I am working with the a problem where I need to compute some complicated sums, for which I first define the following inner product.
ClearAll[CircleDot]
Ket /: CircleDot[Bra[x__], Ket[y__]] :=
Times @@ MapThread[KroneckerDelta, {{x}, {y}}]
BraKet[x_, y_] := Bra[x]\[CircleDot]Ket[y]

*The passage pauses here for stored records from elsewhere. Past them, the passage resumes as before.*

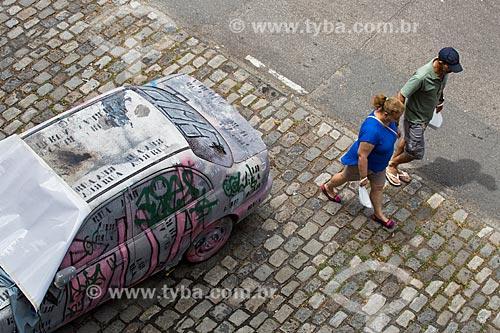 Carro depredado estacionado próximo a Praça Luís de Camões  - Rio de Janeiro - Rio de Janeiro (RJ) - Brasil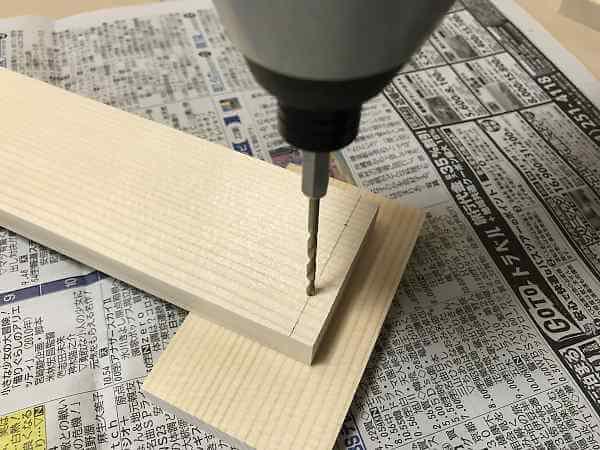 枠の木材にドリルで下穴を明ける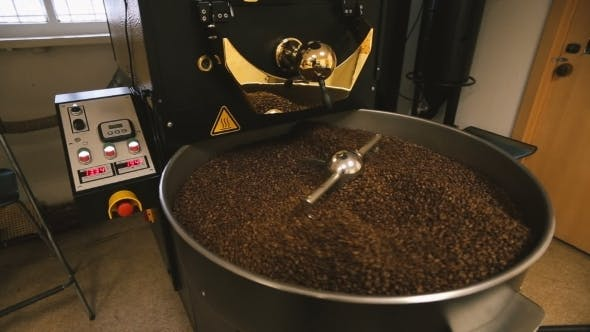 Thumbnail for Coffee Machine Mixes Coffee Beans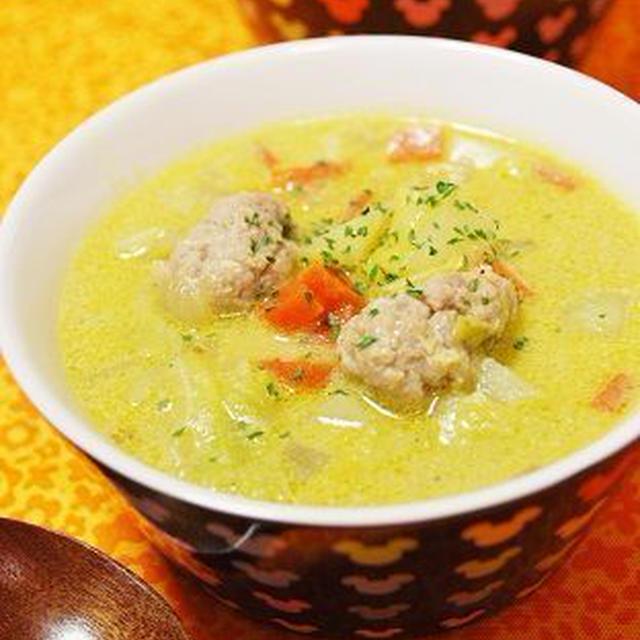【ナツメグ】春キャベツと肉団子の豆乳カレースープ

CircleDot[e1_, HoldPattern[Plus[e2__]]] :=
Total@Map[CircleDot[e1, #] &, {e2}]
CircleDot[HoldPattern[Plus[e1__]], e2_] :=
Total@Map[CircleDot[#, e2] &, {e1}]
CircleDot[first_, HoldPattern[Times[x__, Ket[y__]]]] :=
Times[x, CircleDot[first, Ket[y]]]
CircleDot[HoldPattern[Times[x__, Bra[y__]]], last_] :=
Times[x, CircleDot[Bra[y], last]]
Now, in general the sums that I am interested in take the following form.
(1 + z*zb)^(-2 j)
CircleDot[Sum[zb^n*Bra[n], {n, 0, 2 j}],
Sum[Ket[m] z^m*(2 j)!/(n! (2 j - n)!), {m, 0, 2 j}]]
Mathematica wasn't too keen on computing the sum for arbitrary upper limit $2j$ which was fine, I just took too putting some numbers in for it and guessing a pattern and doing some induction to write up closed form expressions. For example, one of the terms looks like
(1 + z*zb)^(-2 j)
CircleDot[Sum[zb^n*Bra[n], {n, 0, 2 j}],
Sum[Ket[m + 1] z^m*((2 j)!*(2 j - m))/((m)! (2 j - m)!), {m, 0,
2 j}]] //
After shifting some indices, and letting $2j = 2,3,4,..$ I was able to guess a closed form for this $\frac{2j*z_b}{1+z*z_b}$. This strategy has worked for almost all but a few terms are particularly bothersome, and that brings me here.
An example would be
(1 + z*zb)^(-2 j)
CircleDot[Sum[zb^n*Bra[n], {n, 0, 2 j}],
Sum[Ket[m] z^m*((2 j)!*(m - j)^3)/(m! (2 j - m)!), {m, 0, 2 j}]]
For this I did make some progress by guessing a few values, and arranging it in the form $\frac{j^3(z*z_b-1)^3+r(j)*(z*z_b-1)z*z_b}{(z*z_b+1)^3}$, where $r(j) = 4,20,48,88,700..$ for $2j = 2,4,6,8,10$ respectively. Again, no discernible pattern as a polynomial in $j$ for this series. So perhaps not the right way to do it?
Other terms are even more pathological. Some where I have made no progress look like a)
(1 + z*zb)^(-2 j)
CircleDot[Sum[zb^n*Bra[n], {n, 0, 2 j}],
Sum[Ket[m] z^(
m - 1)*((2 j)!*((m - 1) -
j)^2*(2 j - (m - 1)))/((m - 1)! (2 j - (m - 1))!), {m, 1,
2 j + 1}]]
b)
(1 + z*zb)^(-2 j)
CircleDot[Sum[zb^n*Bra[n], {n, 0, 2 j}],
Sum[Ket[m] z^(
m - 1)*((2 j)!*((m - 1) -
j)^3*(2 j - (m - 1)))/((m - 1)! (2 j - (m - 1))!), {m, 1,
2 j + 1}]]
c)
(1 + z*zb)^(-2 j)
CircleDot[Sum[zb^n*Bra[n], {n, 0, 2 j}],
Sum[Ket[m] z^(
m + 1)*((2 j)!*((m + 1) -
j)^3*(2 j - (m + 1)))/((m + 1)! (2 j - (m + 1))!), {m, 0,
2 j - 1}]]
d)
(1 + z*zb)^(-2 j)
CircleDot[Sum[zb^n*Bra[n], {n, 0, 2 j}],
Sum[Ket[m] z^(
m + 1)*((2 j)!*((m + 1) -
j)^2*(2 j - (m + 1)))/((m + 1)! (2 j - (m + 1))!), {m, 0,
2 j - 1}]]
Are there any tools mathematical or in Mathematica that can help me address this issue that I am having some trouble with.